:: Text excerpt ::
This model has existed for six years, and it is not just any experiment: Ostbelgien was the first region in the world to establish a permanently anchored citizens’ council. Each year around 1,500 letters are sent to randomly selected residents, and about thirty of them become part of the assembly. The participation rate is remarkably high - much higher than in many comparable projects in other countries. People come together for several weeks, listen to experts, discuss, argue, weigh options - and give the parliament recommendations that must be taken seriously. Many have already been implemented: stricter cellphone rules in schools, new regulations for nursing homes, better support for professions that urgently need new recruits.

The effect is tangible. Isabelle François, a young teacher, arrived as a skeptic and left as someone who for the first time understood why political decisions often take so long. She saw how valuable it is to bring people with completely different life paths to the same table. It not only changed her perspective - she even ran in the local elections. Even though she did not win, she found something she had long been missing: trust. Many in Ostbelgien report similar experiences. Michaela Rothkrantz, a housekeeper, had never voted until she became part of the assembly herself. Afterwards she went to the polls - and later saw her suggestions on digital policy implemented. “That makes me really proud,” she said. A sentence rarely heard in times of widespread political frustration.
Of course the model has limits. The citizens’ assemblies do not deal with topics decided in Brussels, and sensitive issues such as immigration are not on the agenda. And some participants wonder whether moderators end discussions as soon as difficult points are raised. Yet even this criticism shows how seriously people take their role. The fact that the so-called citizens’ council - the body that selects the topics for the assemblies - also consists of randomly chosen citizens reinforces the feeling that nothing is controlled from above, but that the agenda truly comes from society itself. The minister-president of Ostbelgien, Oliver Paasch, says that politics can only regain trust if it gives something up. “If we want citizens to have more confidence in us, then we as politicians must place more confidence in the citizens,” he stresses. In a time when far-right parties in many countries profit from dissatisfaction, this sentence feels like a sober reminder that democracy does not only exist in voting booths.
The experiment from Eupen has not triggered a world revolution. But it has achieved something that has become rare: people feel that their voice is not only heard but also needed. And perhaps that is exactly the path societies are looking for when they want to bring their politics closer to the lives of those who are meant to sustain it.

:: Activities ::
(1) According to the article on Ostbelgien's citizens' council, about how many letters go out each year to randomly selected residents?
(2) Name every person the article on Ostbelgien's citizens' council mentions by name.

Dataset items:
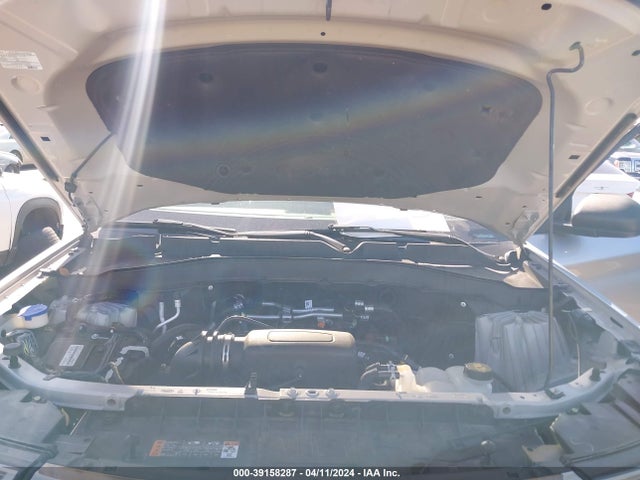 Ford EXPLORER XLT 2022 1FMSK7DH2NGA07702 Image 10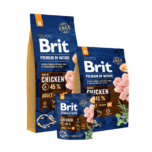 brit-premium-by-nature-adult-m-medium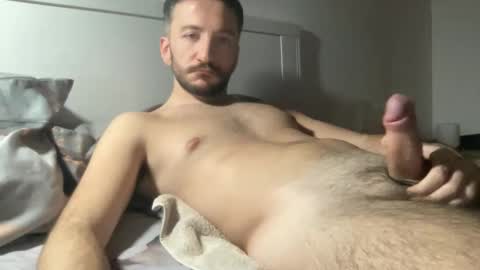 cachonlolo31 online show from October 2025 11:25:01 PM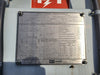 PIONEER TRANSFORMERS 11,870 kVA Transformer 25000 pri. volts, 4160Y/2400 sec. volts G2112B1411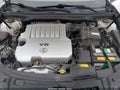 2014 Lexus ES 350 — photo 10 of 17 | VIN JTHBK1GG2E2114085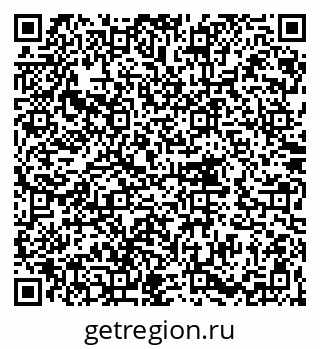 79062096920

:: Activity answers ::
(1) Around 1,500

(2) Isabelle François, Michaela Rothkrantz, Oliver Paasch